## WHAT YOU HAVE TO DO
Report only how many lines in the material contain "reports".

## ENTRIES SUPPLIED
=====

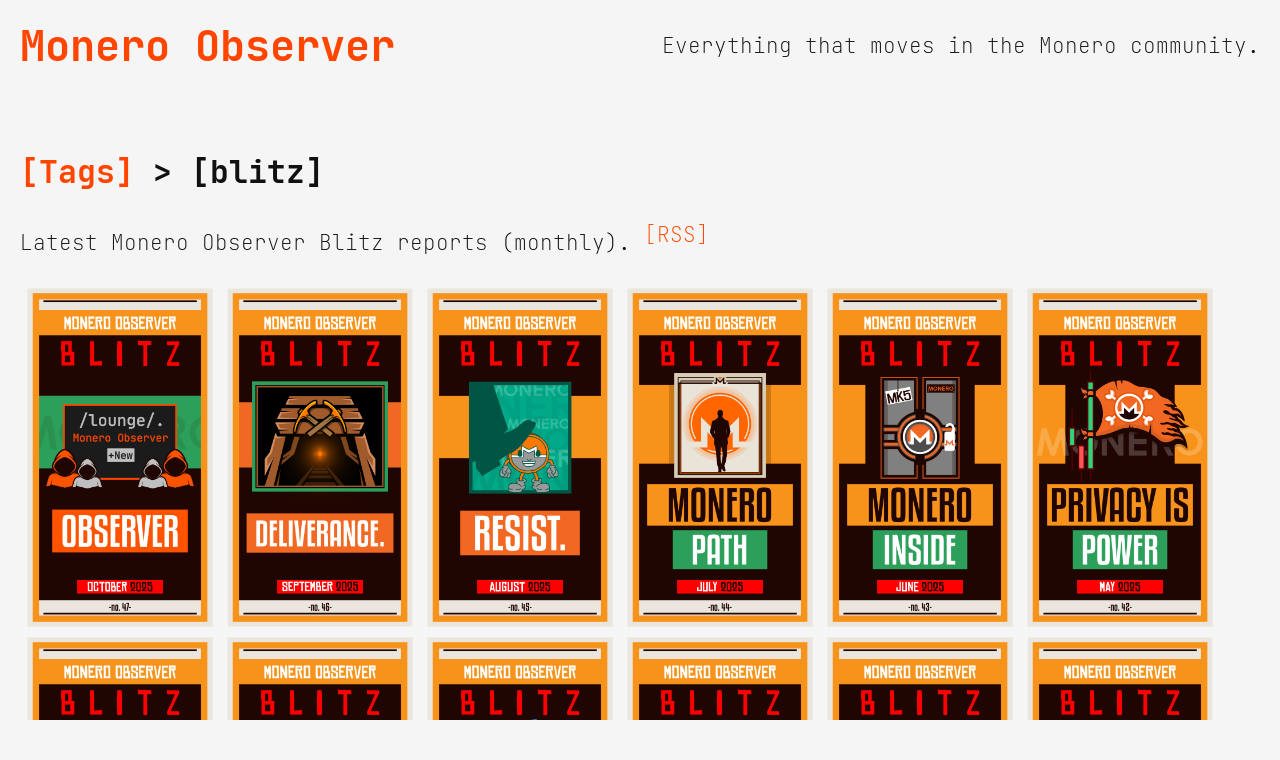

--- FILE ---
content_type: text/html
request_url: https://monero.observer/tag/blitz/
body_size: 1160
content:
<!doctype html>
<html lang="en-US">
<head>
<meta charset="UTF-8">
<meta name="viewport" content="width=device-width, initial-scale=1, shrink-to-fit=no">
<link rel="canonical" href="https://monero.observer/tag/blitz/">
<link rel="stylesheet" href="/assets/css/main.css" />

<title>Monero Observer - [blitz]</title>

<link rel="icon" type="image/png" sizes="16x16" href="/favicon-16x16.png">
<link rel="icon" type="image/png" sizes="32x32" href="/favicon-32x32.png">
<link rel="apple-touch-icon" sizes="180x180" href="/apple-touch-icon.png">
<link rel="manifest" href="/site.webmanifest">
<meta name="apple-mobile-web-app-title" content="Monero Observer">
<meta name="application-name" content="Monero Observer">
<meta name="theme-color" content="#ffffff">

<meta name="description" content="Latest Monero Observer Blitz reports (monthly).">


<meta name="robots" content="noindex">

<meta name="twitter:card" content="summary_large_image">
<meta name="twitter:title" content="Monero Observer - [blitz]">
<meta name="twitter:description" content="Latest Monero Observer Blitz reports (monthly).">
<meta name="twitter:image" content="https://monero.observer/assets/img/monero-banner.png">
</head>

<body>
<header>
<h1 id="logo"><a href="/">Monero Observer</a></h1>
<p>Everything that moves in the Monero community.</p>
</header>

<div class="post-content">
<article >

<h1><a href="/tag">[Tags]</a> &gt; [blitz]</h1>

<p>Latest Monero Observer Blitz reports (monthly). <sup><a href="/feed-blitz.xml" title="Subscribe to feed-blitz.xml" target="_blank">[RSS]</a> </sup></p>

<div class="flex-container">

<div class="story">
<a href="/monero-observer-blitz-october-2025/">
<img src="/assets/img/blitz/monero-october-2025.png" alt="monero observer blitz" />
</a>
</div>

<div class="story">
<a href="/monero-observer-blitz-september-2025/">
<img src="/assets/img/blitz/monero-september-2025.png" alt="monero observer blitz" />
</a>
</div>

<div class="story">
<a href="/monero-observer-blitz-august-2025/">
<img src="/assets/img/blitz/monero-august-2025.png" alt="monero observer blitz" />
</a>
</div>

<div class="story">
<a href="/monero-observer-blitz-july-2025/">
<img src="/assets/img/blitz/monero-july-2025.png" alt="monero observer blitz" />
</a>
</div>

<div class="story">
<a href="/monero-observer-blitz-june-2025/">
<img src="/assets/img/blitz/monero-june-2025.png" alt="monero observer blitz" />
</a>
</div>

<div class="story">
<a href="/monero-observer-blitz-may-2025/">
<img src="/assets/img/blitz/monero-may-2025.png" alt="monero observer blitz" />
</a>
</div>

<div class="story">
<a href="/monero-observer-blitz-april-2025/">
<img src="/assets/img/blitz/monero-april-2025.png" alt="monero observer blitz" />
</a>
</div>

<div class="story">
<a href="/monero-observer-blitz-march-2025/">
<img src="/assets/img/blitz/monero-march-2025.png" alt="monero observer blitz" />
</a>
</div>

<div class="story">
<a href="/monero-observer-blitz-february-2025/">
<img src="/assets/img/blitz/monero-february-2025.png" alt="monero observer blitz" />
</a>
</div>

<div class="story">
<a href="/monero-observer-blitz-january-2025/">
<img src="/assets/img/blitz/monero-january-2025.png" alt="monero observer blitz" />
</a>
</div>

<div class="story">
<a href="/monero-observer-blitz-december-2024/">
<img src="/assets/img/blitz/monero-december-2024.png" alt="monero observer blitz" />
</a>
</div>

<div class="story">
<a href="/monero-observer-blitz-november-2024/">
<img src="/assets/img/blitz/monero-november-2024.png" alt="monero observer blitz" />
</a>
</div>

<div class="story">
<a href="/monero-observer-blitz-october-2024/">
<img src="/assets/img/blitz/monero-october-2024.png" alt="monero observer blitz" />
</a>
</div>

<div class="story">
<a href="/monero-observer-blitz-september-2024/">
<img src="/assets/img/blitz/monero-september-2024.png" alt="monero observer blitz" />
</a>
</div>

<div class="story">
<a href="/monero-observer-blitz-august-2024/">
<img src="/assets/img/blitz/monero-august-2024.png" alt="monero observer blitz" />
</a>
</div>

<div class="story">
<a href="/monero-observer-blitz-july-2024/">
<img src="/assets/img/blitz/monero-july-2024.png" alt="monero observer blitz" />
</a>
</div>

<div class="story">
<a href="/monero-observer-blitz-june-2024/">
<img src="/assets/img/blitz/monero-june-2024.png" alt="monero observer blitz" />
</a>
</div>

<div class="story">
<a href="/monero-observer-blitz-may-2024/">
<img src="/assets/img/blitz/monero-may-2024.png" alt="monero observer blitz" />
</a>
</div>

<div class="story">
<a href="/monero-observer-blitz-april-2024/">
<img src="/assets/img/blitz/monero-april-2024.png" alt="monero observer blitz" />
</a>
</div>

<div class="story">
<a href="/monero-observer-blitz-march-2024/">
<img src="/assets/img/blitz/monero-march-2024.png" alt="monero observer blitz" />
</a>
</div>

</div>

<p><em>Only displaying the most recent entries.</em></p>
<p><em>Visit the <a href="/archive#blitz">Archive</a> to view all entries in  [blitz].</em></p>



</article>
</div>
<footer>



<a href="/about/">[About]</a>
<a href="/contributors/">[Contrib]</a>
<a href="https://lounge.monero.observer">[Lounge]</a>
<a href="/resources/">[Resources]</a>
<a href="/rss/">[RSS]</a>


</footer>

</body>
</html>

=====

## RESPONSE AREA
3